RECORDS SUPPLIED:

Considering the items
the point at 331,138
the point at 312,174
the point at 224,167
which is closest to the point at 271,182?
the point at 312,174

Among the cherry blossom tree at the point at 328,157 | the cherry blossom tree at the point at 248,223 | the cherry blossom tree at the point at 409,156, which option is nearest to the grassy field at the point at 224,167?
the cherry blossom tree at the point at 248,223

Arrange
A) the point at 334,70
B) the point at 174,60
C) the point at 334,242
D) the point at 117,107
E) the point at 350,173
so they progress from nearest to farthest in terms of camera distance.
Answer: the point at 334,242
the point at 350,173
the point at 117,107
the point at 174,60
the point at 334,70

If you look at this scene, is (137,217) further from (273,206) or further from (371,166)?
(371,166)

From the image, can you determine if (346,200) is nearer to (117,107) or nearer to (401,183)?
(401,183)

TASK REQUIREMENTS: Please reproduce each line exactly as written.

THE SOLUTION:
Considering the items
the point at 331,138
the point at 312,174
the point at 224,167
which is closest to the point at 271,182?
the point at 312,174

Among the cherry blossom tree at the point at 328,157 | the cherry blossom tree at the point at 248,223 | the cherry blossom tree at the point at 409,156, which option is nearest to the grassy field at the point at 224,167?
the cherry blossom tree at the point at 248,223

Arrange
A) the point at 334,70
B) the point at 174,60
C) the point at 334,242
D) the point at 117,107
E) the point at 350,173
so they progress from nearest to farthest in terms of camera distance.
Answer: the point at 334,242
the point at 350,173
the point at 117,107
the point at 174,60
the point at 334,70

If you look at this scene, is (137,217) further from (273,206) or further from (371,166)?
(371,166)

From the image, can you determine if (346,200) is nearer to (117,107) or nearer to (401,183)?
(401,183)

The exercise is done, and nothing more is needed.